# Aim of the exercise
Answer these questions from the excerpt on determinants below:
(a) What does the determinant of the matrix with rows 2, 3 and 6, 9 equal?
(b) In Example 1, what does the invertibility check return?
(c) In Example 2, what two problems keep the vectors from being used for transformations?

Remember when our determinant was zero? 
`$$\left| \begin{matrix}
2 & 3 \\
6 & 9
\end{matrix} \right| = (2)(9) - (3)(6) = 18 - 18 = 0$$`

Here, we can see that our two vectors are not linearly independent.(for example, try `$x=-3, y=2$`)

Thus, our determinant is zero. If we don't have linear independence, we can't take an inverse (singular matrix). [THIS IS WHY WE CARE ABOUT COLLINEARITY!]

---

# Inverse matrices examples:

### Example 1

`$$\mathbf{v}_{1} = (1, 0, 0), \quad \mathbf{v}_{2} = (0,1,0), \quad \mathbf{v}_{3} = (0,0,1)$$`
Thus, we can consider these vectors as linearly independent and check to see whether they are invertible. (surprise: it is...but returns itself!)
--

### Example 2

`$$\mathbf{v}_{1} = (1, 0, 0), \quad \mathbf{v}_{2} = (0,1,0), \quad \mathbf{v}_{3} = (0,0,1), \quad \mathbf{v}_{4} = (1, 2, 3)$$`

`$$\mathbf{v}_{4} = \mathbf{v}_{1} + 2 \mathbf{v}_{2} + 3\mathbf{v}_{3}$$`
--
In this situation, we would want to combine these into a matrix. However, if we wanted to do transformations, a) the matrix is not square and b) because they are linearly dependent, our determinant would be zero even if we *could* calculate it (but we can't).

# Given information
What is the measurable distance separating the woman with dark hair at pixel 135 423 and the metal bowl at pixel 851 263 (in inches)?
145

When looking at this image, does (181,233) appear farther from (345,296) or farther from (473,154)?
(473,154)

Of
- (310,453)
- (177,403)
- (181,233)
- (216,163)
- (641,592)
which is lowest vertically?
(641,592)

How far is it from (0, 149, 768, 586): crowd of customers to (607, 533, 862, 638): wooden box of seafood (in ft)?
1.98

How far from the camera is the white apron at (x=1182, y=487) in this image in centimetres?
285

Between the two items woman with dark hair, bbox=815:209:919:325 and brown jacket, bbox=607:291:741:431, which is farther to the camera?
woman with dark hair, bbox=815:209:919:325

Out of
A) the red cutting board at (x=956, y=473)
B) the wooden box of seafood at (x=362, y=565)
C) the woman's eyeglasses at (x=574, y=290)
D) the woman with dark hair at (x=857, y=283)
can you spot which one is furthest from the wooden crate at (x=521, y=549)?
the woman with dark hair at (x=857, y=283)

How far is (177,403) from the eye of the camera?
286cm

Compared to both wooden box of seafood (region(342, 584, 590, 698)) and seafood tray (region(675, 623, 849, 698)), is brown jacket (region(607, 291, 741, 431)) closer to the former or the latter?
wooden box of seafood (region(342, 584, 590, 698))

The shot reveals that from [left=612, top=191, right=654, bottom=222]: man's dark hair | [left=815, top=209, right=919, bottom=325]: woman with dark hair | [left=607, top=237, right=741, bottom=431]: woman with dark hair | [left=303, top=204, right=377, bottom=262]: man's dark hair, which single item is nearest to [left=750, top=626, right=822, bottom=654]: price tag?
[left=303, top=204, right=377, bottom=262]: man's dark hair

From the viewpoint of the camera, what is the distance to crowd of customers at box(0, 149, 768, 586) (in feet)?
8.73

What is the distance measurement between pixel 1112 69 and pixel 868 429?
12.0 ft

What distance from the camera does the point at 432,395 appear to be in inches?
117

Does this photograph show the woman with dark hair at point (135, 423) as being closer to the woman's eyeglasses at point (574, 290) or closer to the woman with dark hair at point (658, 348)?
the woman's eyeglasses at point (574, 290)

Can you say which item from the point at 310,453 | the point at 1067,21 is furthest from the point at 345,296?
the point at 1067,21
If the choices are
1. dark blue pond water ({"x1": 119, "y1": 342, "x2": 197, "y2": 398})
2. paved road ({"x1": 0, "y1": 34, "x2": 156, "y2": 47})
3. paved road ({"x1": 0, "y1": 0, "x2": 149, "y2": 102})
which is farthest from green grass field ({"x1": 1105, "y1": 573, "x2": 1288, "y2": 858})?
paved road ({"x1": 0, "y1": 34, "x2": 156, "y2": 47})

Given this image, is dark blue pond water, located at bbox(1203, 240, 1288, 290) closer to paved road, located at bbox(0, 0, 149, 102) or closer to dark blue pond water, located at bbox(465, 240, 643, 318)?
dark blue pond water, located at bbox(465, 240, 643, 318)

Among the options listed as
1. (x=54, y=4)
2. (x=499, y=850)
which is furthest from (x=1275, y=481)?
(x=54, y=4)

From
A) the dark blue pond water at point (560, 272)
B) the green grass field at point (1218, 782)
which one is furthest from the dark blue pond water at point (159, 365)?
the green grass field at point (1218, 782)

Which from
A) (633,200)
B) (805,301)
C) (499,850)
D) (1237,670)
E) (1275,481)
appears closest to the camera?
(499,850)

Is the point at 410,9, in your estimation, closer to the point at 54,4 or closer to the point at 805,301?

# Result for this exercise
(a) It equals 0.
(b) It returns the matrix itself.
(c) The matrix is not square, and the vectors are linearly dependent, so the determinant would be zero even if it could be calculated.